Our study’s urban location may be contributing to these findings of improved diabetic clinical outcomes among LEP patients. LEP often serves as a proxy for lower socioeconomic status. However, in an urban cohort such as this one where a large percentage of the patient population is at—or near—the poverty line, differences between immigrant groups and their American-born peers may be narrowed due to greater socioeconomic homogeneity. In fact, immigrant populations may perform better on quality measures in safety net settings given their lower rates of comorbidities such as mental illness and substance abuse. In one previous study at a Colorado-based study at a large, urban safety net hospital system, racial and ethnic minorities demonstrated superior cervical cancer screening rates and better diabetes management measures (including lipid control and appropriate monitoring of A1c and renal function) compared to their white counterparts [26].

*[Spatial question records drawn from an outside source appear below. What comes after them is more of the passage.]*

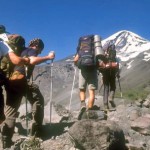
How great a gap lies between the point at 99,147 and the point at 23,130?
341cm

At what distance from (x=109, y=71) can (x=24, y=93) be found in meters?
5.43

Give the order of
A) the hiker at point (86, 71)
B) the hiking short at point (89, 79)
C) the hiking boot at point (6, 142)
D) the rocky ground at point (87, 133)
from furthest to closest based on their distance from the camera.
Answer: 1. the hiking short at point (89, 79)
2. the hiker at point (86, 71)
3. the hiking boot at point (6, 142)
4. the rocky ground at point (87, 133)

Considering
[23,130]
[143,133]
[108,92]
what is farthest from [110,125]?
[108,92]

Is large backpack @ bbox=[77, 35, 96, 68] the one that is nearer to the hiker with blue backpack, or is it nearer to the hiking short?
the hiker with blue backpack

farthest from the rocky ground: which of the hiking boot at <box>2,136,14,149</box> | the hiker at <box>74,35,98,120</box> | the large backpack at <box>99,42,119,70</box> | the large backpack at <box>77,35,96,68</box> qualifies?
the large backpack at <box>99,42,119,70</box>

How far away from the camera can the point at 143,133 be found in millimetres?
9328

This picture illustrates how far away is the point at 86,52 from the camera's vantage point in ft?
33.9

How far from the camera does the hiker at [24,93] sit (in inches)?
313

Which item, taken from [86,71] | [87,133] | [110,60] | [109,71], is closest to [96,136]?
[87,133]

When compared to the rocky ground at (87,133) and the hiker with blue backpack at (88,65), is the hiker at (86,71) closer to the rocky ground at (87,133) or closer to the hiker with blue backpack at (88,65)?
the hiker with blue backpack at (88,65)

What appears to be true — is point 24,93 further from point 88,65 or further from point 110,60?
point 110,60

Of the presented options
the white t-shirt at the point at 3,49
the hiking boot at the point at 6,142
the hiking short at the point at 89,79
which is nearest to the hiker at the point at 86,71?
the hiking short at the point at 89,79

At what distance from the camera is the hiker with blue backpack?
10.2 meters

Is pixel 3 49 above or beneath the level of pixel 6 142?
above
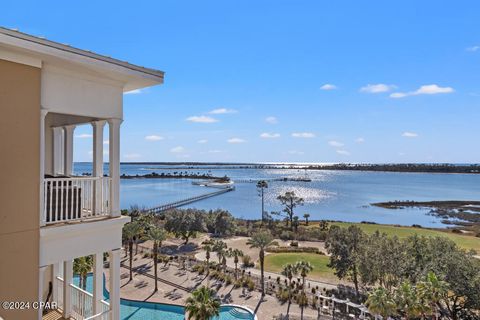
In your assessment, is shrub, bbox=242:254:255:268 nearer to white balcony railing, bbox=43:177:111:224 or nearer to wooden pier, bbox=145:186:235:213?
white balcony railing, bbox=43:177:111:224

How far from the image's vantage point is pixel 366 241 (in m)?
25.9

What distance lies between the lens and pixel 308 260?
31375 millimetres

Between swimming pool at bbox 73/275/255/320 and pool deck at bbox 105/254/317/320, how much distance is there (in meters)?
0.53

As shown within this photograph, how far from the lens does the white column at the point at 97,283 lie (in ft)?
21.5

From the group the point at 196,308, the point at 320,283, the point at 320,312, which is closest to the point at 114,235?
the point at 196,308

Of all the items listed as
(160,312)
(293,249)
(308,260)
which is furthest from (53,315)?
(293,249)

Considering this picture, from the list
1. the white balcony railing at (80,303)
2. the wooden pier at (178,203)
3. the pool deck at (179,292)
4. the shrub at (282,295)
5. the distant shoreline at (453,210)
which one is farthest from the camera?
the distant shoreline at (453,210)

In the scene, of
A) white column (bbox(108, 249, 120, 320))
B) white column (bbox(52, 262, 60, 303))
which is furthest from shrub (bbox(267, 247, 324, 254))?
white column (bbox(108, 249, 120, 320))

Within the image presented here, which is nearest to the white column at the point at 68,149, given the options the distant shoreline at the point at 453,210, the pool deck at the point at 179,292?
the pool deck at the point at 179,292

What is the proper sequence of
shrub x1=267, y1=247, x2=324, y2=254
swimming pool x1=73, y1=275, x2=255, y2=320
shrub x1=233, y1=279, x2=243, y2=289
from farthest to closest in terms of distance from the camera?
shrub x1=267, y1=247, x2=324, y2=254 → shrub x1=233, y1=279, x2=243, y2=289 → swimming pool x1=73, y1=275, x2=255, y2=320

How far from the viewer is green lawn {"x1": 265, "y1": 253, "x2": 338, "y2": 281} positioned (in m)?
27.6

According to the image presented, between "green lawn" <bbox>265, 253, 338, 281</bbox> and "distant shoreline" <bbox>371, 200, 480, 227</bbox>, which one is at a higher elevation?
"green lawn" <bbox>265, 253, 338, 281</bbox>

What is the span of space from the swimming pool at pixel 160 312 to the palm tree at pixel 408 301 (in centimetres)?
832

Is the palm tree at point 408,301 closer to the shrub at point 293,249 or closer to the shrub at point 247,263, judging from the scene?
the shrub at point 247,263
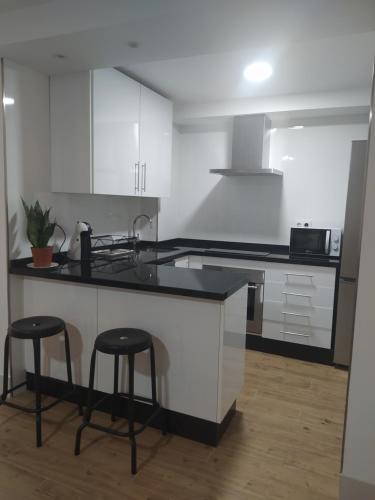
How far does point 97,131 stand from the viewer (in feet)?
8.84

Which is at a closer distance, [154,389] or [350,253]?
[154,389]

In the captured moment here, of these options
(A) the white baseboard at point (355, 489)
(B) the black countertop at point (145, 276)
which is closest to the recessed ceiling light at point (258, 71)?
(B) the black countertop at point (145, 276)

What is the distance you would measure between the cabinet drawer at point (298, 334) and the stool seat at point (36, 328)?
2.08 m

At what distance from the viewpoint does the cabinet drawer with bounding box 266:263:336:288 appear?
3.31 m

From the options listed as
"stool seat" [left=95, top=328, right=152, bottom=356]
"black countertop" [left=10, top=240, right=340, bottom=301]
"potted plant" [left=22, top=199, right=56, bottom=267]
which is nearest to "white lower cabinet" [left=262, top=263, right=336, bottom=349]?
"black countertop" [left=10, top=240, right=340, bottom=301]

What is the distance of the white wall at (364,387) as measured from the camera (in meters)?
1.63

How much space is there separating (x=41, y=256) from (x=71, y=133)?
93cm

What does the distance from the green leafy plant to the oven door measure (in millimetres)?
2330

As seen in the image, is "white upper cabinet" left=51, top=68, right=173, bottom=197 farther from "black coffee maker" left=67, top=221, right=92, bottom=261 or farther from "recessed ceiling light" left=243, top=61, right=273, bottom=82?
"recessed ceiling light" left=243, top=61, right=273, bottom=82

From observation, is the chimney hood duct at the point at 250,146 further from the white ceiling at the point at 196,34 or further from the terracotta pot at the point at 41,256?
the terracotta pot at the point at 41,256

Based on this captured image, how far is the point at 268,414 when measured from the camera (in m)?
2.49

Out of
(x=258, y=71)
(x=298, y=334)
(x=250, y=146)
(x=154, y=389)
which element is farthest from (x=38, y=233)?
(x=298, y=334)

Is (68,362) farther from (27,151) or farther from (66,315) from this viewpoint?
(27,151)

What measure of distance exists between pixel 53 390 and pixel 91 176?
1564mm
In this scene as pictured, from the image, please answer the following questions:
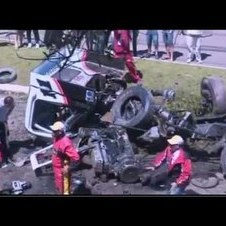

Our study suggests that safety net hospital systems can play a large role in improving chronic disease outcomes among diverse patient populations by providing well-coordinated interdisciplinary health care [27]. However, our data indicate that not all ethnic and language groups benefited equally from receiving their care in this setting, suggesting that other factors are contributing to the differences seen between ethnic groups. Minnesota has also reported this underperformance on diabetic care measures by racial and ethnic minorities [21]. Duration of stay in the United States is one factor that could explain some of these discrepancies. The increased prevalence of diabetes mellitus among recent immigrant groups [2] supports the need for ongoing work within similar safety net systems to further improve health care access, targeted diabetic screening, and culturally appropriate treatment interventions for these groups.

Our study had several limitations. First, there is an assumption that all patients within the HCMC system received an overall similar quality of care in a language in which they are proficient. Given the retrospective nature of this chart review, we are unable to measure the quality of communication for each encounter. Second, we based the patient’s LEP classification on a non-English language as their primary language in their demographic file. This proxy for LEP, though used in previous studies to estimate LEP status [23], is incomplete and represents only a subset of true LEP patients. However, due to inconsistencies with interpreted language data in the electronic record, this was felt to be the most accurate way to identify the language in which care was provided. Third, provider language concordance was not assessed and could have impacted the outcomes of the study as well. Those patients with a language-concordant provider or a health care team with increased cultural familiarity might consequently have achieved better outcomes. The retrospective nature of our study also limited our access to certain data such as disease severity, comorbid conditions, and direct markers of socioeconomic status. In particular, the length of a patient’s time since arrival to the United States was not available, and may have impacted patient behavior, and thus, our results. Finally, generalizability is limited to similar, diverse and underserved urban cohorts, and may not be widely applicable in other settings.

This is one of the first studies to examine how country-of-origin and language group impact the established process and outcomes measures for optimal diabetic care in diverse patient populations. Our findings demonstrate that LEP patients outperformed their English-speaking peers on several core measures of diabetic care. Spanish-speakers from Latin America performed particularly well. These findings suggest that language coordinated care within a safety net hospital system, with professional medical interpretation, can counteract many of the other barriers to achieving improved clinical outcomes among diverse patient populations. Further research within urban cohorts of immigrant populations is needed to identify and address persistent barriers to achieving goals of diabetic care.